Rewrite the records below with "furthest" changed to "farthest" throughout and everything else left as it is, omitting the pictures.

**RECORDS FOR PROCESSING**
_ _ _ _ _ _ _

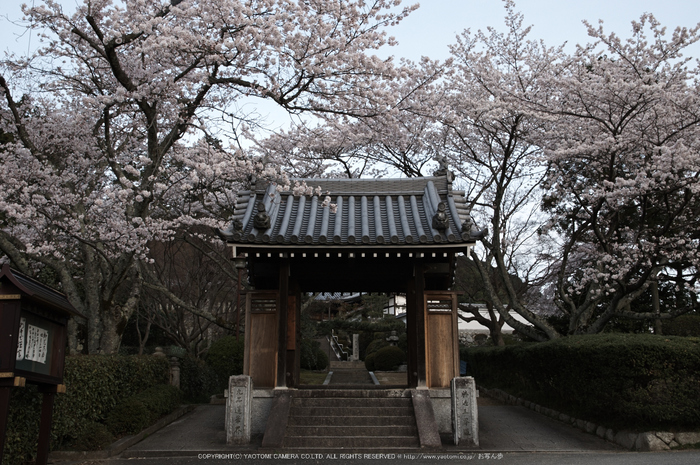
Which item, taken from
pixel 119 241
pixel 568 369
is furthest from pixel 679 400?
pixel 119 241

_ _ _ _ _ _ _

**FULL RESPONSE**
Which item, taken from
pixel 119 241
pixel 568 369
is farthest from pixel 679 400?
pixel 119 241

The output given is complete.